(1.) The common petitioner in these two Crl.M.Cs. faces indictment in two separate prosecutions - both under Sec.138 of the N.I. Act and both initiated by the same complainant/ respondent herein. The proceedings were initiated in 2006. The petitioner had entered appearance through counsel; but had not appeared personally. Consequently, warrants of arrest have been issued by the learned Magistrate to secure the presence of the petitioner.
(2.) The petitioner is now willing to surrender before the learned Magistrate. The petitioner apprehends that learned Magistrate may not consider his application for bail on merits, in accordance with law and expeditiously. He therefore prays that directions may be issued under Sec.482 of the Cr.P.C. to the learned Magistrate to release the him on bail when he appears and applies for bail.

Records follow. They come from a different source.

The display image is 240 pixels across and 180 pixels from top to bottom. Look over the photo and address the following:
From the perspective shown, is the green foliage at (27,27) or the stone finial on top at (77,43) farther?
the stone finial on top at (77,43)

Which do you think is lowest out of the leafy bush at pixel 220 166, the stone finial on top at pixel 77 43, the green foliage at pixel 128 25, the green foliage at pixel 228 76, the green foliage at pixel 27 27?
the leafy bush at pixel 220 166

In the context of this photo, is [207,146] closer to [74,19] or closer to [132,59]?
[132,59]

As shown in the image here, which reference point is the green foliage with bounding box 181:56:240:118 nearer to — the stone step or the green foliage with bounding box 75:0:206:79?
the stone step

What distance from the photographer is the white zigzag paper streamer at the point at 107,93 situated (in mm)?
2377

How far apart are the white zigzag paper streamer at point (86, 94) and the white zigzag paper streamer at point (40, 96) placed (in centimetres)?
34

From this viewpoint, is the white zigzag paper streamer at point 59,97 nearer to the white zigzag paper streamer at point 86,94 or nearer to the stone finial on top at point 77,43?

(3.) It is for the petitioner to appear before the learned Magistrate and explain to the learned Magistrate the circumstances under which he could not earlier appear before the learned Magistrate. I have no reason to assume that the learned Magistrate would not consider the petitioner's application for regular bail on merits in accordance with law and expeditiously. No special or specific directions appear to be necessary. Every court must do the same. Sufficient general directions on this aspect have already been issued in the decision reported in Alice George v. Deputy Superintendent of Police (2003 (1) KLT 339).